1. it's Friday the 13th and creeps are ...well, creepy; and
2. I left the orphanage a year ago today.
It was one of my goals by year's end to find a way to return, through a collaboration with Fighting for Futures and an alliance with Airtreks. Though this didn't pan out due to my own budget restrictions, I don't plan to cut off my concern just because I can't physically return. What can I do if I can't actually be there? Enter the knife-like tongue.
The visceral effect this disgusting occurrence has on those who witness it is a repulsion that screams to be known and acted upon. I know it's hard to decide which worthy causes in this world deserve our attention the most, as it's something like choosing a favorite child, but for me it's hard to imagine a worse start or end in life than to rely on a pedophile's twisted business for basic sustenance.
The media have been posting stories and videos on Youtube for decades displaying the realities of the sex tourism industry around the world, and not surprisingly the creeps keep on a-violating. Does it make a difference to simply make the public aware of this issue we seemingly cannot change? I guess we all say, "It's worth trying," but the utterance of this phrase [to me] almost seems to declare instant defeat and the acceptance of heartsickness for one and all.
Here's one of the many videos I found, this one from the New York Times from 2007.
We make that worthy try, and there seems to be a airtight seal on the workings of impoverished communities where women and children fall into the industry of the body.
Then come organizations that seem to finally have a solution for catching the scum. Here's APLE and their sting operation on Harvey Johnson, suspected offender of all codes moral, judicial and human. I have yet to find the outcome of this case, but let's hope being a spectacle on ABC and across the internet will incapacitate him wherever he is.
There are a lot of people doing this work locally and operations concocted stateside, but I don't think it's promoting the right mindset to think these are the only people who should be making strides.
Enter initiatives like Fighting for Futures, which blossomed from a traveler's experience in Cambodia and aims to eradicate the child sex industry (and other awful realities of the third world) by enhancing their educations with liberating, creative approaches.
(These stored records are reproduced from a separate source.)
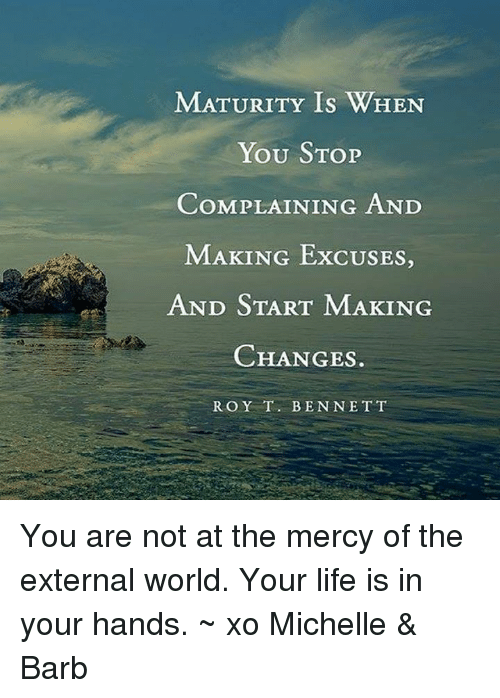 matures: MATURITY Is WHEN  YOU STOP  COMPLAINING AND  MAKING ExcUSES,  AND START MAKING  CHANGES  ROY T. BEN NETT You are not at the mercy of the external world. Your life is in your hands. ~ xo Michelle & Barb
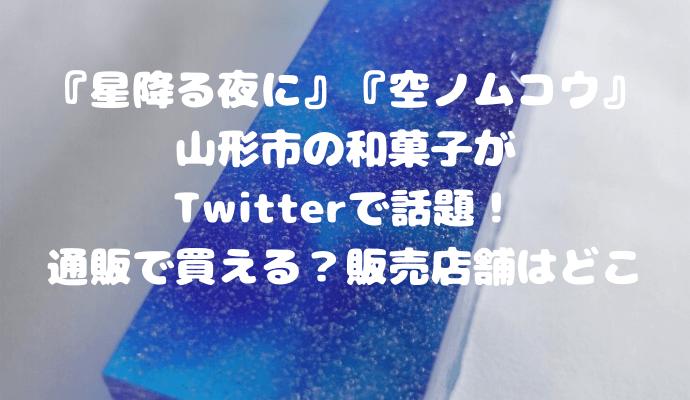『星降る夜に』『空ノムコウ』 山形市の和菓子がTwitterで話題! 通販で買える?販売店舗はどこ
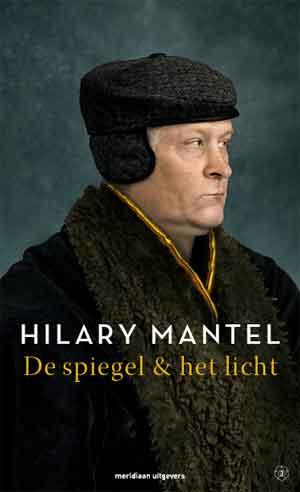 Hilary Mantel De spiegel & het licht Recensie
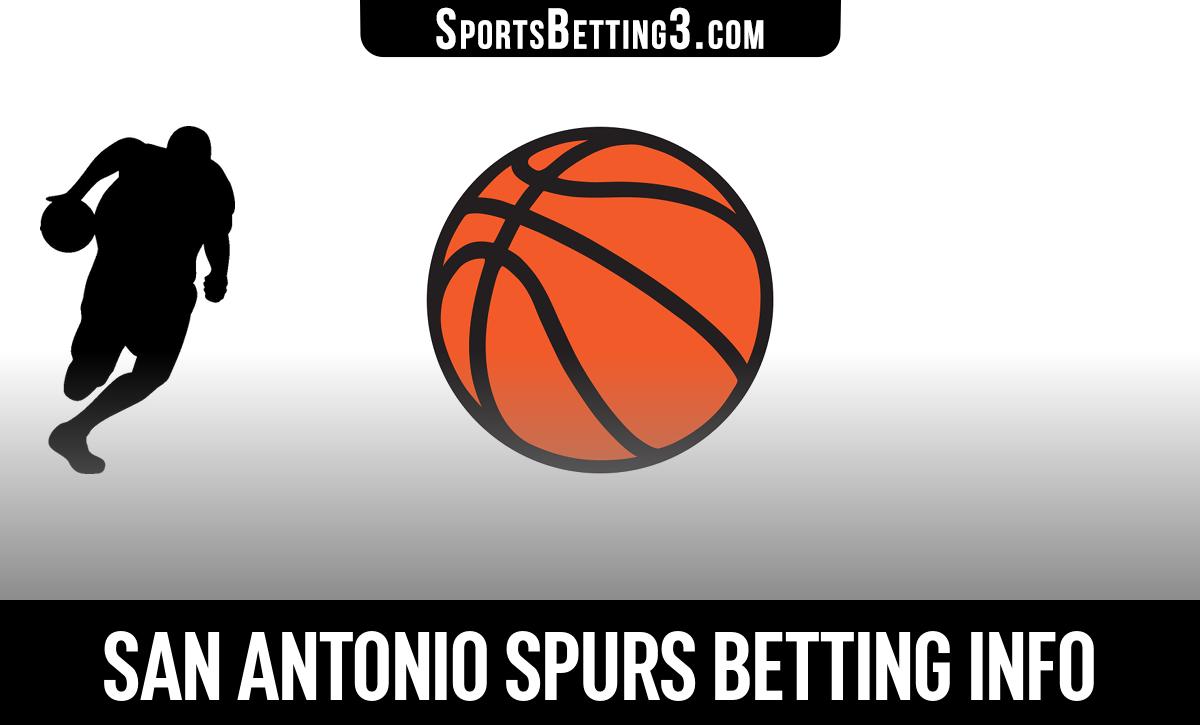 San Antonio Spurs Betting Info
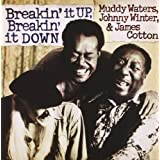 Breakin It Up: Breakin It Down ~ Muddy Waters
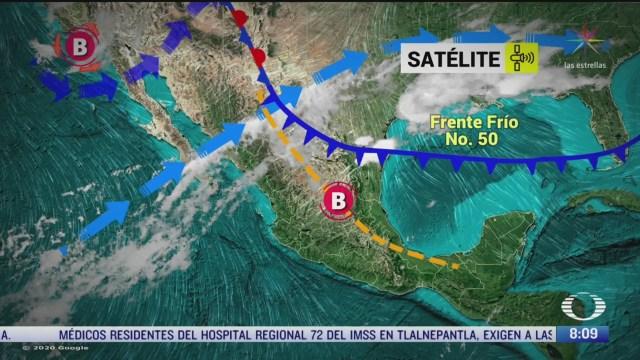 clima al aire frente frio 50 provocara lluvias y fuertes vientos en el noreste de mexico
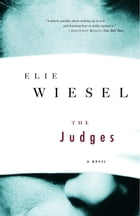 The Judges: A Novel by Elie Wiesel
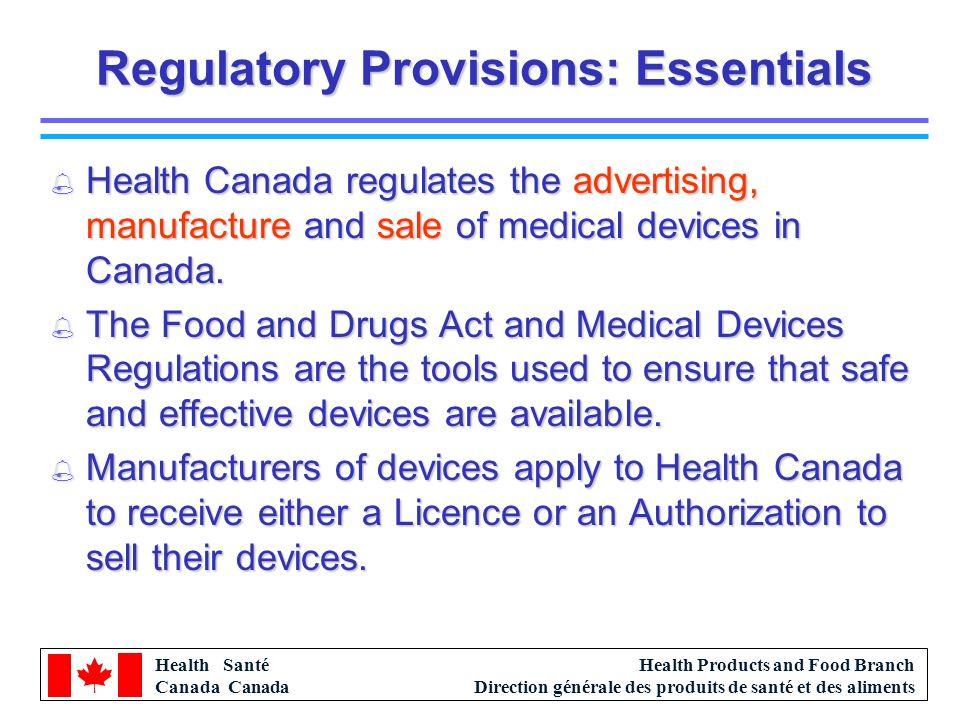 Health Santé Canada Health Products and Food Branch Direction générale des produits de santé et des aliments Regulatory Provisions: Essentials % Health Canada regulates the advertising, manufacture and sale of medical devices in Canada.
Cathleen, the founder of FFF, felt that visceral repulsion and now spends every waking hour putting her own money into fundraising efforts across New York City in order to promote her upcoming trip to Southeast Asia to implement these creative programs.
She traveled. She was moved. She's going after the creeps.
I Challenge You
Today, on this Friday the 13th, I urge you to combat the creeps. Take a look at Fighting for Futures, Operation Twisted Traveler, and many other programs and organizations for the empowerment of kids stuck in this creep industry. It's modern-day slavery, human trafficking, and it's despicable.